Kristian Glass - Do I Smell Burning?

Mostly technical things

Yahoo! Signup

I found myself wanting to create a flickr account today. This involved signing up for a Yahoo (sorry, Yahoo!) account. While not the most painful signup procedure I’ve encountered, I have a cold and it’s making me grumpy, and for a Big Company like Yahoo, I expect better, so they can be the target of today’s mini rant (I say that like they’re limited to once per day).

So I need to create my “Yahoo! ID and Email”, which seems to be username@ one of yahoo.com, ymail.com or rocketmail.com.

I do not want an email address thank you very much. I have plenty. I certainly don’t want one at some random domain about which I know nothing, but is presumably some historical acquisition that they are exposing for legacy reasons, the details of which I could care more about. I was about to delete that last sentence as it was pure unfounded conjecture, but it turns out it’s basically correct. Oh well, I’ll get over this.

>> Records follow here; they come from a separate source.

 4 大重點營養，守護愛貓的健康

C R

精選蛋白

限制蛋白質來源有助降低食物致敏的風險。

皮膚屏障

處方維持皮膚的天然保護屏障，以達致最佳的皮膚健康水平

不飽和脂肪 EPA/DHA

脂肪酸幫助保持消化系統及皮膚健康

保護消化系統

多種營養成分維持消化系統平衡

I need to give them a postal code. Gosh. Are they going to send me nice shiny things? Are wise men going to turn up at my door bearing gifts? What’s that? No? Then go away.

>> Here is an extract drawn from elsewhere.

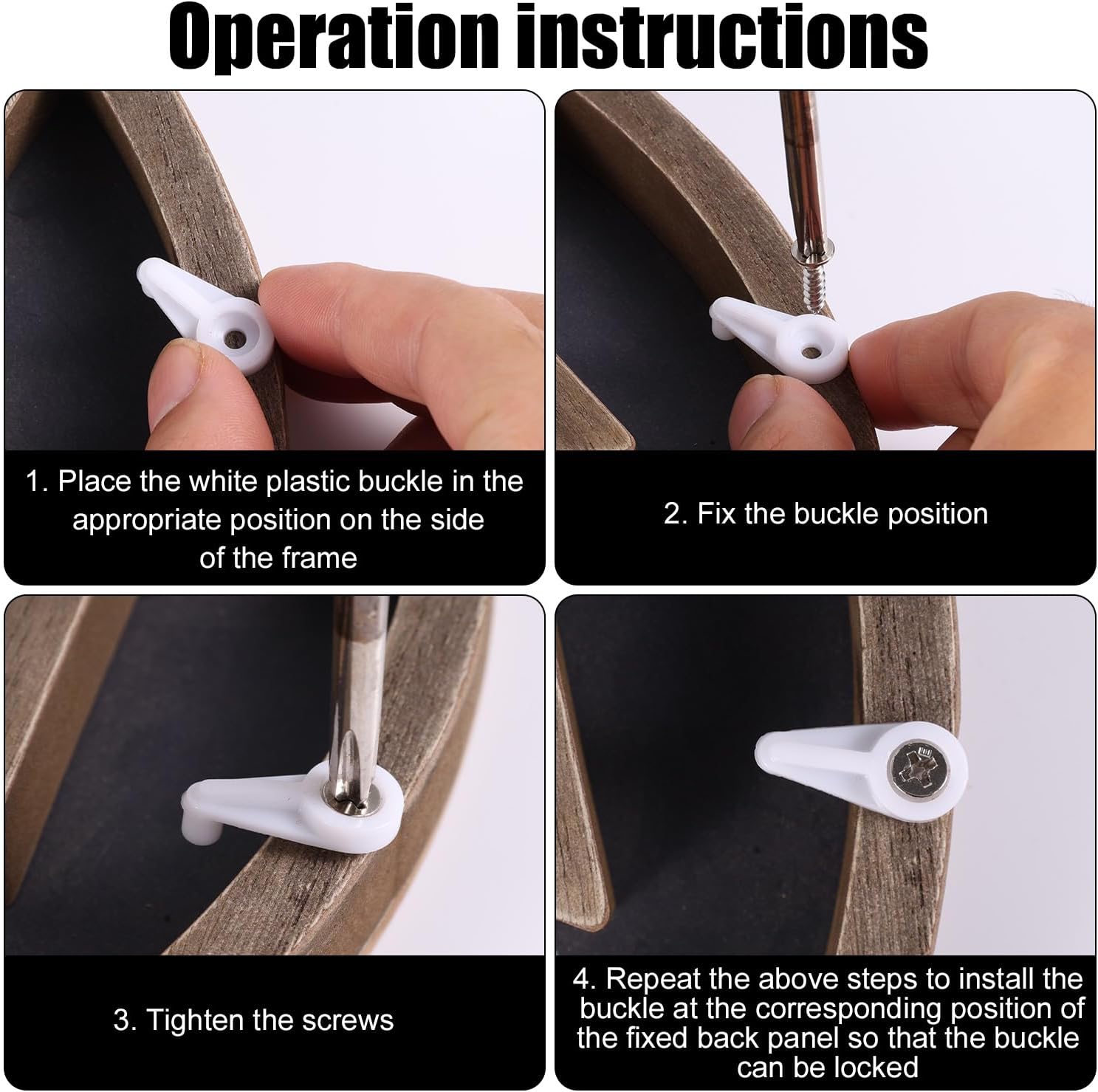 Operation instructions

1. Place the white plastic buckle in the appropriate position on the side of the frame

2. Fix the buckle position

3. Tighten the screws

4. Repeat the above steps to install the buckle at the corresponding position of the fixed back panel so that the buckle can be locked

Alternate email, ok, good good. Apparently it can’t be yahoo@mydomain.example.com though. Nor can it be yahoosucks@ or yahoosignupsucks@ - I thus guess anything containing “yahoo”. This is somewhat tedious, given that that’s my usual addressing strategy.

Now apparently two secret questions. Not just one, and they also have to be unique (not unreasonable given the premise, to be fair). They do at least allow me to provide my own secret question - not that that’s especially relevant, as I treat the answer as a secondary password that will alas inevitably be stored as plaintext. Still, as others have pointed out, the concept of the secret question is somewhat poor, and requiring me to generate a pseudopassword twice just adds an extra level of irritation.

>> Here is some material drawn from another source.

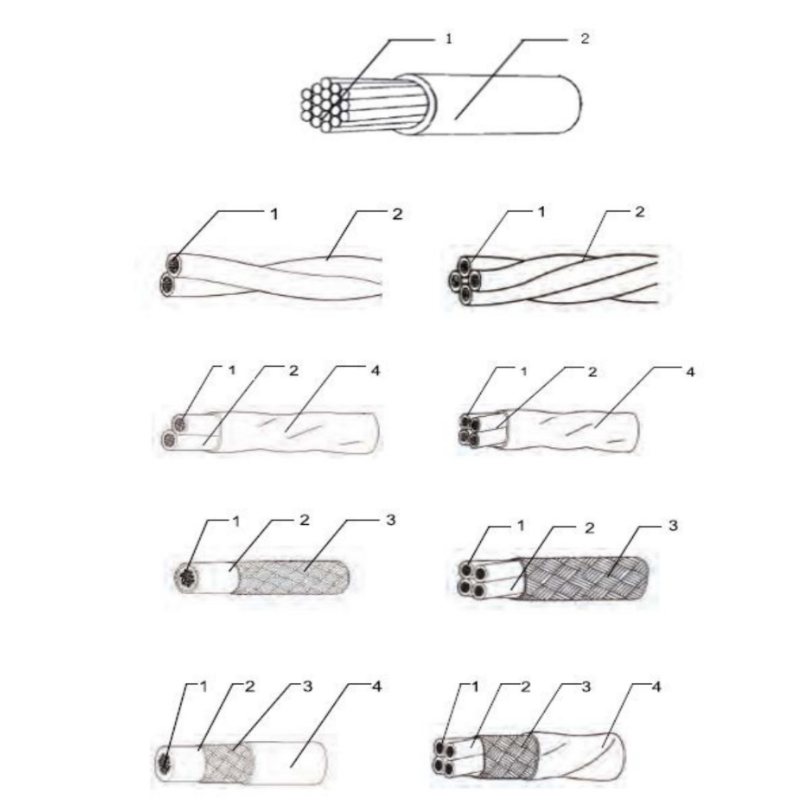 1 2

1 2 1 2

1 2 4 1 2 4

1 2 3 1 2 3

1 2 3 4 1 2 3 4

I won’t get into the subject of why “First name” and “Last name” fields are bad (if you’re inclined to dismiss Wookey as an oddity, then consider the rest of the world). I’ll skip over the issue of binary gender, or even requiring gender information. Don’t get me wrong, I think those areas should be addressed too, but (alas) most other places don’t do well in those regards either, and that’s not the main target of this rant highly reasoned and informed discourse (ahem).

Now, to be fair, this isn’t the worst form I’ve encountered. No completely idiotic password requirements, after all. Seriously though, isn’t this a fairly solved problem? Go copy Google or something?

(Addendum: The post-signup process was mildly tedious too, but alas I clicked through these swiftly in frustration before realising I should probably take screenshots / notes for writeup, so either go endure the process yourself or take my word for it being annoying)

(Second Addendum: To follow this up, as I headed further through the flickr account creation process, I got to “Personalize your profile”, which, as a testament to the flickr / Yahoo! integration, asked for First Name, Last Name, Timezone, Gender, “Singleness” (Relationship status) and “Describe Yourself”. “Singleness” and Gender both had “Rather not say”, with Gender also having “Other”; all of this information was optional, but, “Singleness” aside, seemed sensible and reasonable to ask me to provide.

So, integration issues aside (though to be fair, as this was optional information, there’s a reasonable argument to be made for requiring it for account creation, but starting with a blank public profile) the flickr stage seemed substantially better, though profile creation is perhaps the apple to account creation’s orange.)